Quien ha despilfarrado la hacienda paterna, no desconfía tal vez de volver por la reflexión a la antigua abundancia mientras viva en este mundo; pero el que ha perdido ya la vida, ha perdido también toda esperanza de un cambio en mejor. Por tanto, como la mayoría emprenden la virginidad siendo aún jóvenes y de poca discreción, deben por encima de todo buscarse un guía en este camino y un buen maestro.

Evidentemente, el texto griego es defectuoso en este pasaje, en que ha de suplirse, como lo hemos hecho, con varios traductores latinos, la palabra peligrosa, a no ser que se introduzca una partícu­la de negación, no sea que, por la inexperiencia en que se hallan, se descarríen del camino recto a sendas extraviadas y peligrosas.

Más valen dos que uno, dice el Eclesiastés. El que está solo es fácilmente vencido por el enemigo que acecha los senderos divinos. Y a la verdad: ¡Ay del solo cuando caiga, porque no tiene quien le levante! Algunos han emprendido con ímpetu ordenado la vida veneranda de la santidad, y habiendo tocado la perfección, apenas se habían lanzado ha­cia ella, resbalaron con caída fatal por su soberbia, enga­ñándose a sí mismos en su locura y teniendo por bueno el capricho de su corazón.

A éstos pertenecen aquellos varones a quienes la Sabi­duría denomina perezosos, los cuales alfombraron su camino con espinas: los que miraron como dañosa la voluntad de cumplir fielmente los mandamientos de Dios; los que hicie­ron vanas las exhortaciones apostólicas y no comen honra­damente el pan, sino que hambrean el del vecino haciendo de la inacción un método de vida. De aquí los soñadores, los que dan más crédito a las fantasías de sus sueños que a los mandatos evangélicos y tienen por revelaciones divinas sus propias imaginaciones (de entre éstos salen los allana­dores de las casas ajenas), y, por fin, otros que, teniendo por virtud a la rusticidad y la fiereza, no conocen los frutos de la mansedumbre y la humildad.
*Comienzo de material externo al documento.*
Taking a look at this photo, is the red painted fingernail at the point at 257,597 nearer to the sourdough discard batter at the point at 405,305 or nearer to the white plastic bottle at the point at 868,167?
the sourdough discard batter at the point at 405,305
¿Quién podrá recorrer todas las otras caídas semejantes en que se deslizan los tales por no querer recurrir a los que han sido aprobados por Dios? Conocí a algunos que sopor­taron el hambre hasta la muerte, como si Dios se aplacase con tales sacrificios; y a otros, a su vez, que se arrojaron a lo diametralmente contrario, pues profesando sólo de nom­bre el celibato, apenas se apartaron de la vida vulgar. No sólo condescienden con el placer de su estómago, sino que aun viven a la luz del día con mujeres, denominando a esta convivencia fraternidad y ocultando así con un nombre ho­nesto las sospechas de cosa peor. A causa de ellos es tan blasfemada por los extraños esta veneranda y casta pro­fesión.